* Work item
From the article on fuel-efficient cattle, quote word for word the portion that opens with the words containing "Monday, May 25, 2009" and closes with "more polite, cattle.".

* Provided passage
::::

Monday, May 25, 2009
Introducing the Fuel-Efficient Cow
Introducing the Fuel-Efficient Cow
Eric Bland, Discovery News
May 20, 2009 -- As new fuel efficiency standards for cars make news in the United States, scientists in Canada are already developing more fuel-efficient, and more polite, cattle.
The research promises to lower costs to farmers by reducing the amount of feed needed for raising cattle. It could also help the environment by reducing the number of methane released into the atmosphere, where it is a climate-warming greenhouse gas.
"Ruminants produce a lot of methane; three cows equal one [mid-sized] car" in terms of global warming potential, said John Basarab, an agricultural research scientist for the Alberta government.
"In Alberta alone there are more than six million cows, and in the U.S., there are over 100 million," he said. That's a lot of methane.
The man behind the effort is Stephen Moore, a agriculture research scientist from the University of Alberta. Moore is greening cattle in two ways, by modifying the food cows eat, and by modifying the cattle themselves.
By selectively breeding cows that are more fuel-efficient, Moore has created a line of cattle that produce 25 percent less methane than the average bovine.
But breeding is old school. Genetically engineering cattle to produce less methane could produce even more fuel-efficient animals. In preliminary genetic studies, Moore and his colleagues have identified 20 areas of the bovine genome that influence methane emissions.
The genetic engineering process is fairly complex, since it isn't the cows themselves that produce the methane. The bacteria that live in a special organ, the rumen, produce the greenhouse gas after breaking down cellulose in the grass, hay, oats, grain and ash in cattle feed. Those 20 relevant areas of the bovine genome, which contain an unknown number of actual genes, regulate the immune system, which keeps in check the bacteria that live in the rumen.
"Methane is produced by bacteria, and we can breed animals that produce less methane, so there is obviously a link between the two," said Moore. "The animal is very good at controlling what lives inside it."
It's not just about the engine, however. The fuel also helps determine how much methane is emitted. Moore's research correlating feed with methane emissions is still preliminary, but he is trying to create cow feed that reduces methane but is still affordable to farmers. His initial results are detailed in a new study in the Journal of Animal Science
In general, cows that eat high-cellulose diets like grass and hay produce more methane than those on a diet high in grain. Adding supplements like fish oil to the grain reduces cow burps, but can be expensive. A one-diet-fits-all approach won't work; a variety of feeds are necessary depending on the needs of the cow.
"We know we can reduce methane emission from diet," said Morre, admitting, "it's a complicated system."
The incentive for farmers to use low-emission cattle is two-fold. First, fuel-efficient cattle will reduce the amount of money farmers spend on feed.
The "icing on the cake," according to Basarab, is that farmers who reduce their carbon dioxide equivalency (CO2e) credits can then sell them to companies who emit greenhouse gases under Alberta's greenhouse gas cap-and-trade system.
"Alberta has a big oil industry, which would be buying the carbon credits," said Moore. "Right now we are validating the technology so that farmers can sell their carbon credits. They could use the extra money."

::::

* Extracted material
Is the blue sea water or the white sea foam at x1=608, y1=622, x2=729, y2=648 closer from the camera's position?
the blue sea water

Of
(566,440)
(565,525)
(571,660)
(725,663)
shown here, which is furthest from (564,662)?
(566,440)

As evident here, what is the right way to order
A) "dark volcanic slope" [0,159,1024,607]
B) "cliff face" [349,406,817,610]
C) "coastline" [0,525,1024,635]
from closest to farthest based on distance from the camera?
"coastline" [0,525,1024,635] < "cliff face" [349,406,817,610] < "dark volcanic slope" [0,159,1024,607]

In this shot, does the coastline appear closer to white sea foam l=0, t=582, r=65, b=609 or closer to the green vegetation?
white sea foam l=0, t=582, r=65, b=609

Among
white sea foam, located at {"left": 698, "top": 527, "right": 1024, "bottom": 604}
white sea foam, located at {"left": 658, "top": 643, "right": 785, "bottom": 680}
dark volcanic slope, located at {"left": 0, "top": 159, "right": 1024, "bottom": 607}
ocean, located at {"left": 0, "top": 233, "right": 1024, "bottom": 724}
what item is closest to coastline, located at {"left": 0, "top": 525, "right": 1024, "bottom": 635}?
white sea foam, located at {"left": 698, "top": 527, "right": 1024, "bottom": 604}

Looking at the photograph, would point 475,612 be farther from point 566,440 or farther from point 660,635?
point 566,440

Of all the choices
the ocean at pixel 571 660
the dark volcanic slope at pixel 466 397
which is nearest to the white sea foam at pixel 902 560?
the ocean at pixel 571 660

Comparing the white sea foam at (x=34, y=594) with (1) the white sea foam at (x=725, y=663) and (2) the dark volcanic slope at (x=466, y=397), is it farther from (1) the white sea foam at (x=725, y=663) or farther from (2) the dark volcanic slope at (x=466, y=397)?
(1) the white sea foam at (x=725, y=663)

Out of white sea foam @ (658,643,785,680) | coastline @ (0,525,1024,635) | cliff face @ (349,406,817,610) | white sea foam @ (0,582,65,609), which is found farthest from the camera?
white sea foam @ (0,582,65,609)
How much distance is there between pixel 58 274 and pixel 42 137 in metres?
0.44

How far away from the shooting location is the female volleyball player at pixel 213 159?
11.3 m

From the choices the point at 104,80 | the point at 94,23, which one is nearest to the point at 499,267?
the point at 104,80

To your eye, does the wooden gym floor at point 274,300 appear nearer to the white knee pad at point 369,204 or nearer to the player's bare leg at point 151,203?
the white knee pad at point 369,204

::::

* Response box
Monday, May 25, 2009
Introducing the Fuel-Efficient Cow
Introducing the Fuel-Efficient Cow
Eric Bland, Discovery News
May 20, 2009 -- As new fuel efficiency standards for cars make news in the United States, scientists in Canada are already developing more fuel-efficient, and more polite, cattle.